[Coordinate annotation entries]
== == ==
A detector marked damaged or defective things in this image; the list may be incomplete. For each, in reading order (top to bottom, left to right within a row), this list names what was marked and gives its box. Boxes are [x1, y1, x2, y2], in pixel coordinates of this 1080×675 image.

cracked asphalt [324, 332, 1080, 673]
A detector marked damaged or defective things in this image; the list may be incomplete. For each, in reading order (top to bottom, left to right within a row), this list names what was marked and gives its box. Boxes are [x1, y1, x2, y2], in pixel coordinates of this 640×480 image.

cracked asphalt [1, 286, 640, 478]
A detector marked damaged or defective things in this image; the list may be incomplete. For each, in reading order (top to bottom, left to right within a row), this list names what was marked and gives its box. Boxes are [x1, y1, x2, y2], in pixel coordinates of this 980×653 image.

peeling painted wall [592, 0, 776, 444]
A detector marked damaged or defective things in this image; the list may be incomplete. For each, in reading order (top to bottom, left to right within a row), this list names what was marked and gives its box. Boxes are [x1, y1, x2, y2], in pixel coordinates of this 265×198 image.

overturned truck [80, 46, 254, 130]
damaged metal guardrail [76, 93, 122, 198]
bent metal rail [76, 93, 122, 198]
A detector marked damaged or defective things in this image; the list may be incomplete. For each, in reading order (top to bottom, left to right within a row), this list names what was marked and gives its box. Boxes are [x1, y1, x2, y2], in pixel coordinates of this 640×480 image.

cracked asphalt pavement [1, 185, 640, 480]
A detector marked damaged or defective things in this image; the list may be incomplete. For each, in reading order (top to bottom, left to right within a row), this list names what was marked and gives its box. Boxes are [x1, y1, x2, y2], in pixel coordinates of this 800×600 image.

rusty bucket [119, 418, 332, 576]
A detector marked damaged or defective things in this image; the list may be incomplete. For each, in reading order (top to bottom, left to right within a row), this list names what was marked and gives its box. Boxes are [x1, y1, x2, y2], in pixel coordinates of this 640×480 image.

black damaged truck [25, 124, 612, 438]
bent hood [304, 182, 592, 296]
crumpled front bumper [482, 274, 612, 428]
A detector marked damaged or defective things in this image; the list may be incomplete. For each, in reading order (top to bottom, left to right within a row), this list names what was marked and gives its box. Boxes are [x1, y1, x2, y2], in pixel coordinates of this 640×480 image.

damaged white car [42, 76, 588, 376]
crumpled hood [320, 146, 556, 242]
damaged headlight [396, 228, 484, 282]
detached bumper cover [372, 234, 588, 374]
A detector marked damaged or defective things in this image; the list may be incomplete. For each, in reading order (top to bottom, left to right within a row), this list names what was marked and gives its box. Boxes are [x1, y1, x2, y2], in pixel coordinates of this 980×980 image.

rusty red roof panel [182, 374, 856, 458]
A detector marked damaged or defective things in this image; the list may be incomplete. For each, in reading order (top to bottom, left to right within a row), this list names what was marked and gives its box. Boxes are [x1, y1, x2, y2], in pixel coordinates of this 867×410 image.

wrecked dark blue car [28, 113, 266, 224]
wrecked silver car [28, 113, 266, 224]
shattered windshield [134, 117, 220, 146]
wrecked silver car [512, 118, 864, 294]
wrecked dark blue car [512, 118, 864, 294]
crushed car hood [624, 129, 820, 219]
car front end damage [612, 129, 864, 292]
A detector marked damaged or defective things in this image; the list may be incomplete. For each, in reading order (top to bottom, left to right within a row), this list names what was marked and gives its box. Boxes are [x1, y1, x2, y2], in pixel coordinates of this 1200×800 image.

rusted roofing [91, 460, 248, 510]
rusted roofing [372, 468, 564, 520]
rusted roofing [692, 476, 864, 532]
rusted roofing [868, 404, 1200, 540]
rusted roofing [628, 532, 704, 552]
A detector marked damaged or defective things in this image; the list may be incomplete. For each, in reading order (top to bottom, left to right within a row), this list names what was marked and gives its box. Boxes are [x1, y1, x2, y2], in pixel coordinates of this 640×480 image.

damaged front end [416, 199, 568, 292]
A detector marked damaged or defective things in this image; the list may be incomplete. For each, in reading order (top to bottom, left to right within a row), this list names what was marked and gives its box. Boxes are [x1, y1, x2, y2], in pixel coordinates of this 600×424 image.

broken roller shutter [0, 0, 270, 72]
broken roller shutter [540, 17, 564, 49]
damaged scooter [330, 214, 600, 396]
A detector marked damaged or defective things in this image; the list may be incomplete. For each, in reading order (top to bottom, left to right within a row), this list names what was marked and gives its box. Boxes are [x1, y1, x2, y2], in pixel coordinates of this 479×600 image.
== == ==
**Problem to solve**
Copy verbatim the lines of the records, starting at the line that contains "this 600×424 image." and continuing through the final line of the records.

**Reply to the exercise**
A detector marked damaged or defective things in this image; the list may be incomplete. For each, in reading order (top to bottom, left to right within a row), this list names what was marked and gives its box. Boxes are [x1, y1, x2, y2], in pixel coordinates of this 600×424 image.

broken roller shutter [0, 0, 270, 72]
broken roller shutter [540, 17, 564, 49]
damaged scooter [330, 214, 600, 396]
A detector marked damaged or defective things in this image; the list may be incomplete. For each, in reading order (top to bottom, left to right within a row), this list names what was marked and gives its box. Boxes are [x1, y1, x2, y2], in pixel coordinates of this 479×600 image.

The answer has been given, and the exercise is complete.